[Opening RECORDS FOR PROCESSING section]
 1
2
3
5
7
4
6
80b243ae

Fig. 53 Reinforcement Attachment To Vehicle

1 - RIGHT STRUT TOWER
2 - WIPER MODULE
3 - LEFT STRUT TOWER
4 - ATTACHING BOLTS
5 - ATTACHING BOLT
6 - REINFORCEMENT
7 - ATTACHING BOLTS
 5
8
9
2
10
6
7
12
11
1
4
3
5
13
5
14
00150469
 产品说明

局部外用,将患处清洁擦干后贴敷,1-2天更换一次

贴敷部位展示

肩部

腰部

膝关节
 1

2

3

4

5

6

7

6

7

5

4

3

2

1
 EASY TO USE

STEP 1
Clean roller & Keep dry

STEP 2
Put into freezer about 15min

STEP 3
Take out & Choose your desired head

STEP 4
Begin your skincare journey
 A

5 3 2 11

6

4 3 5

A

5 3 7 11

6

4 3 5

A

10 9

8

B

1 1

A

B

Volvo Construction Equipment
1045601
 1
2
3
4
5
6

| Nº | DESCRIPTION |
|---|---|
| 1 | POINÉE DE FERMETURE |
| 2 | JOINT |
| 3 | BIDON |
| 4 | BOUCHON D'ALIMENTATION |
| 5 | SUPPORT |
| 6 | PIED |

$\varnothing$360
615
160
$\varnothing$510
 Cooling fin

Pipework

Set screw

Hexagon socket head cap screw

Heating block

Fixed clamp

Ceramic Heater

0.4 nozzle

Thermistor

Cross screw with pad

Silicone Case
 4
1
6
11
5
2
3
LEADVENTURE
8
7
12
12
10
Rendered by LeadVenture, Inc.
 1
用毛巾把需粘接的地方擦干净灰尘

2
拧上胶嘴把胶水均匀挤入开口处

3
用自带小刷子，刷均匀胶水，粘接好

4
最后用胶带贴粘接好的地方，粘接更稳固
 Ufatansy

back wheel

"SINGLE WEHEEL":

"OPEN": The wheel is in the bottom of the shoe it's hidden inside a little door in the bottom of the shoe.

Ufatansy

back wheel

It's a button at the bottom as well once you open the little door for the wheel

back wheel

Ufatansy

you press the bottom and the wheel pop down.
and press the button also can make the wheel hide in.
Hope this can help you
[Closing RECORDS FOR PROCESSING section]
§ **WHAT YOU WILL DO**:
Nothing should be altered. Set down all the data again.

§ **RESPONSE TO THE EXERCISE**:
 1
2
3
5
7
4
6
80b243ae

Fig. 53 Reinforcement Attachment To Vehicle

1 - RIGHT STRUT TOWER
2 - WIPER MODULE
3 - LEFT STRUT TOWER
4 - ATTACHING BOLTS
5 - ATTACHING BOLT
6 - REINFORCEMENT
7 - ATTACHING BOLTS
 5
8
9
2
10
6
7
12
11
1
4
3
5
13
5
14
00150469
 产品说明

局部外用,将患处清洁擦干后贴敷,1-2天更换一次

贴敷部位展示

肩部

腰部

膝关节
 1

2

3

4

5

6

7

6

7

5

4

3

2

1
 EASY TO USE

STEP 1
Clean roller & Keep dry

STEP 2
Put into freezer about 15min

STEP 3
Take out & Choose your desired head

STEP 4
Begin your skincare journey
 A

5 3 2 11

6

4 3 5

A

5 3 7 11

6

4 3 5

A

10 9

8

B

1 1

A

B

Volvo Construction Equipment
1045601
 1
2
3
4
5
6

| Nº | DESCRIPTION |
|---|---|
| 1 | POINÉE DE FERMETURE |
| 2 | JOINT |
| 3 | BIDON |
| 4 | BOUCHON D'ALIMENTATION |
| 5 | SUPPORT |
| 6 | PIED |

$\varnothing$360
615
160
$\varnothing$510
 Cooling fin

Pipework

Set screw

Hexagon socket head cap screw

Heating block

Fixed clamp

Ceramic Heater

0.4 nozzle

Thermistor

Cross screw with pad

Silicone Case
 4
1
6
11
5
2
3
LEADVENTURE
8
7
12
12
10
Rendered by LeadVenture, Inc.
 1
用毛巾把需粘接的地方擦干净灰尘

2
拧上胶嘴把胶水均匀挤入开口处

3
用自带小刷子，刷均匀胶水，粘接好

4
最后用胶带贴粘接好的地方，粘接更稳固
 Ufatansy

back wheel

"SINGLE WEHEEL":

"OPEN": The wheel is in the bottom of the shoe it's hidden inside a little door in the bottom of the shoe.

Ufatansy

back wheel

It's a button at the bottom as well once you open the little door for the wheel

back wheel

Ufatansy

you press the bottom and the wheel pop down.
and press the button also can make the wheel hide in.
Hope this can help you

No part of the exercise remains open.